Text excerpt —
--------------------------------

News blog: what it is like to study in a Chinese university

Having attended classes in Shanghai for a year, David Matthews returns a little more sceptical about education in the country

September 9, 2015
Student reads before National Entrance Examination for Postgraduate (NEEP)

If any particularly observant readers noticed that my byline disappeared from Times Higher Education around this time a year ago, I can now reveal why. I spent this past year in Shanghai Jiao Tong University learning Mandarin Chinese, which, apart from helping me learn my 的 from my 地 and my 得, put me back in the very place that I’ve been reporting on for these past few years: university.

Specifically, the year gave me a first-hand peek into Chinese education, often an object of envy and fascination in the West. Every year Chinese universities seem to ascend up the world rankings, while such is the perceived excellence of schooling there that the BBC recently sent a team to film Chinese teachers trying to turn around a Hampshire comprehensive through China-style 7 am starts, copious note-taking and tracksuits for pupils.

But when I mentioned this Western admiration for China’s education system to anyone who had actually been through it, the response was usually one of bafflement. No one that I spoke to remembered their schooling with much fondness; instead, they recalled a tedious diet of rote learning and a heavily propagandised history curriculum.

Chinese friends were also deeply cynical about their university experiences. One described Chinese undergraduates as like “animals released from the zoo” – having passed the ultra-high stakes gao kao exam, students simply coast through university, their intrinsic interest in learning crushed by the extreme pressure of school. This same friend also knew a contemporary who, having failed the gao kao, had bribed her way into a middle-ranking institution for the equivalent of £2,000.

Another, studying at a prestigious university in Shanghai, had to sit what were called “open book exams” – in other words, students were allowed to take their books into the exam hall, and the test was simply a long exercise in copying them out.

--------------------------------

Written task —
Repeat the passage of the article on studying at a Chinese university from "September 9, 2015" to "few years: university.", word for word. The material that comes next has nothing to do with the text above.

Supplied material —
--------------------------------

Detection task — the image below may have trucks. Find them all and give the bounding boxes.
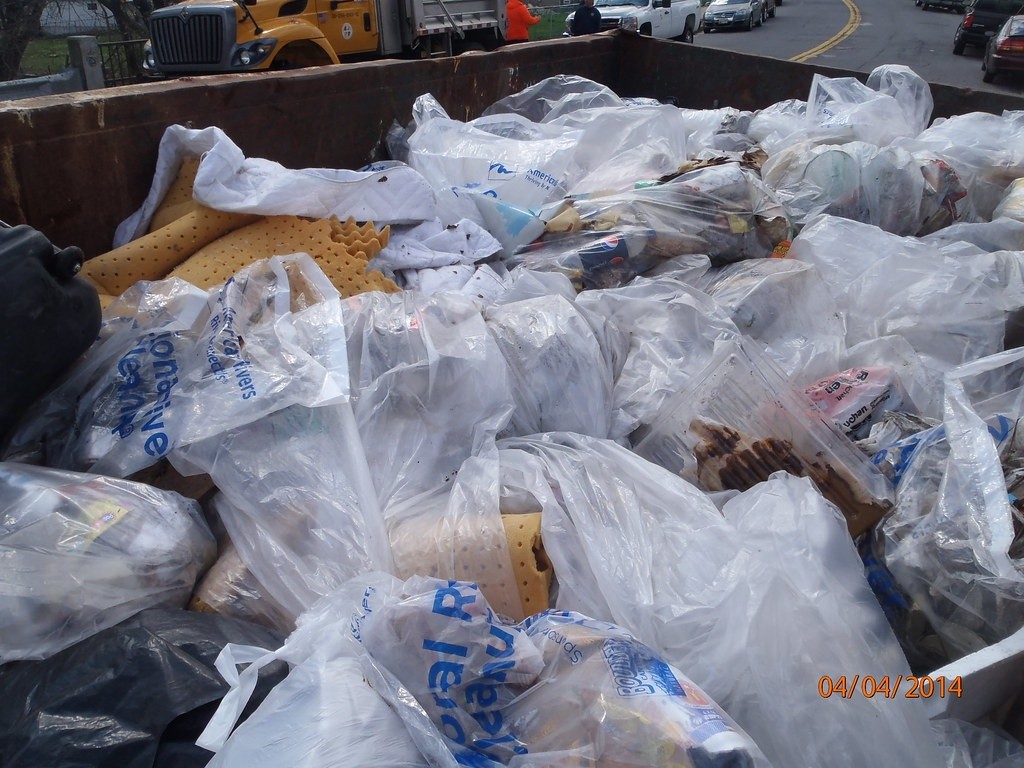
[140,0,505,80]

--------------------------------

Correct result —
September 9, 2015
Student reads before National Entrance Examination for Postgraduate (NEEP)

If any particularly observant readers noticed that my byline disappeared from Times Higher Education around this time a year ago, I can now reveal why. I spent this past year in Shanghai Jiao Tong University learning Mandarin Chinese, which, apart from helping me learn my 的 from my 地 and my 得, put me back in the very place that I’ve been reporting on for these past few years: university.